▸ **Exercice proposé 1**
Repérez dans les enregistrements chaque ligne qui contient la chaîne « point » et recopiez-la intégralement, en tenant compte de la casse.

▸ **Texte**
○ ○ ○ ○
Nabé est de la race des intellectuels assurés. Non d’un savoir, le savoir est sans certitude, mais d’un désir opiniâtre, d’une volonté, d’un projet, d’une visée. Il est de ceux qui pensent que là où existe une volonté, existe un chemin. Seul, il apprend donc le français et l’anglais. Pour ouvrir son village à d'improbables touristes pourvoyeurs d'argent et d'échanges. Mais qui se soucie d’Andranokoditra ?
Il étudie aussi pour devenir instituteur, cette voie royale des intellectuels nécessiteux. Il n’a ni cours, ni dictionnaires ni livres. Enfin si, un livre. Un seul. Précieux donc. Qu’il apporte à pas comptés pour nous le présenter cérémonieusement. Une page est cornée en son milieu. C’est une pièce de théâtre : Les séquestrés d’Altona. D’un certain Jean Paul Sartre. C’est le seul livre à Andranokoditra.
Nabé Michaël. Adresse : Andranokoditra, Canal des Pangalanes, Madagascar.
Ici, aussi, à Andranokoditra, l’existentialisme est un humanisme.
Eric DROUET. St. Pierre de la Réunion. 2007.
○ ○ ○ ○
▸ **Exercice proposé 2**
Répondez brièvement aux questions suivantes portant sur le texte consacré à Nabé.
(a) Quelles langues Nabé apprend-il seul ?
(b) Quel est le titre de la pièce de théâtre qui constitue son unique livre ?
(c) Quelle adresse est indiquée pour Nabé Michaël ?

▸ **Données fournies**
○ ○ ○ ○
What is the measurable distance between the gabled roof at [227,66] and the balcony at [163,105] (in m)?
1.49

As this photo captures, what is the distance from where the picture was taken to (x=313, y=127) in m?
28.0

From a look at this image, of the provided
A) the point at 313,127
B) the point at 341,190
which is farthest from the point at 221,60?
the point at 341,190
○ ○ ○ ○
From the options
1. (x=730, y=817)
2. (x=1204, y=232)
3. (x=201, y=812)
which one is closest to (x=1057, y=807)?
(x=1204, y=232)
○ ○ ○ ○
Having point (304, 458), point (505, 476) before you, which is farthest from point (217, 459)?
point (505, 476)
○ ○ ○ ○
▸ **Résultat obtenu 1**
A) the point at 313,127
B) the point at 341,190
which is farthest from the point at 221,60?
the point at 341,190
Having point (304, 458), point (505, 476) before you, which is farthest from point (217, 459)?
point (505, 476)

▸ **Résultat obtenu 2**
(a) Le français et l’anglais.
(b) Les séquestrés d’Altona.
(c) Andranokoditra, Canal des Pangalanes, Madagascar.